▶ _Text block_
◇ ◇ ◇ ◇ ◇ ◇ ◇
A new alliance, including financier George Soros and former Bill
Clinton advisor Jeremy Ben-Ami, aims to take on the powerful lobbyist
group AIPAC -- and reshape U.S. policy.
THE OTHER ISRAEL LOBBY
Gregory Levey
http://www.salon.com/opinion/feature/2006/12/19/israellobby/
This past June, on my last day working as a speechwriter for the
Israeli government -- first at the United Nations and then in the
prime minister's office -- I met with Prime Minister Ehud Olmert in
his private office at the Israeli parliament to discuss a speech he
had just given to the U.S. Congress. The speech, which I helped write,
was largely about the future of U.S.-Israeli relations, and we
discussed how it had gone over. Also at the meeting was a high-ranking
official in the Israeli Foreign Ministry, and when we left the
building together, he told me that the next day officials from the
American Israel Public Affairs Committee, the powerful lobbying group,
would be visiting. He asked if I had any suggestions about what to
tell them about how they could more effectively help Israel in
Washington.
"Some people would say that maybe the best thing would be for them not
to be so reflexively pro-Israel on every issue," I said.
He laughed. "Well, I don't think that's going to happen anytime soon,"
he said. I suggested that such a rebalancing might be beneficial for
all who were interested in supporting Israel, and he conceded that,
yes, "just maybe" it would.
Many American Jews, it seems, have similar feelings. Eighty-seven
percent of them voted Democratic in the recent midterms -- the highest
number since 1994 -- belying the oft-repeated claim that the Bush
administration's staunch support for Israel would move the
traditionally Democratic Jewish vote toward the Republicans. The fact
is that most American Jews, and many other American supporters of
Israel, do not see eye-to-eye on the Israeli-Palestinian conflict with
the most hawkish, knee-jerk Israel supporters in the U.S. government
-- even if their presumed leadership, represented by AIPAC, often
appears to do so. Moreover, AIPAC's influence in Washington may soon
begin to decline, as a powerful new alliance of left-leaning friends
of Israel has begun to emerge, with the express aim of reshaping U.S.
◇ ◇ ◇ ◇ ◇ ◇ ◇
Records:

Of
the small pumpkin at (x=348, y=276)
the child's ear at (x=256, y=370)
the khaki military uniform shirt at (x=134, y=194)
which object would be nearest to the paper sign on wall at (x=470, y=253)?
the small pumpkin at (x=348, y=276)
◇ ◇ ◇ ◇ ◇ ◇ ◇
▶ _Short problem_
In the article on the Israel lobby, write out word for word the passage that begins with the words containing "Many American Jews, it" and ends with "of reshaping U.S.".

▶ _Answer for the task_
Many American Jews, it seems, have similar feelings. Eighty-seven
percent of them voted Democratic in the recent midterms -- the highest
number since 1994 -- belying the oft-repeated claim that the Bush
administration's staunch support for Israel would move the
traditionally Democratic Jewish vote toward the Republicans. The fact
is that most American Jews, and many other American supporters of
Israel, do not see eye-to-eye on the Israeli-Palestinian conflict with
the most hawkish, knee-jerk Israel supporters in the U.S. government
-- even if their presumed leadership, represented by AIPAC, often
appears to do so. Moreover, AIPAC's influence in Washington may soon
begin to decline, as a powerful new alliance of left-leaning friends
of Israel has begun to emerge, with the express aim of reshaping U.S.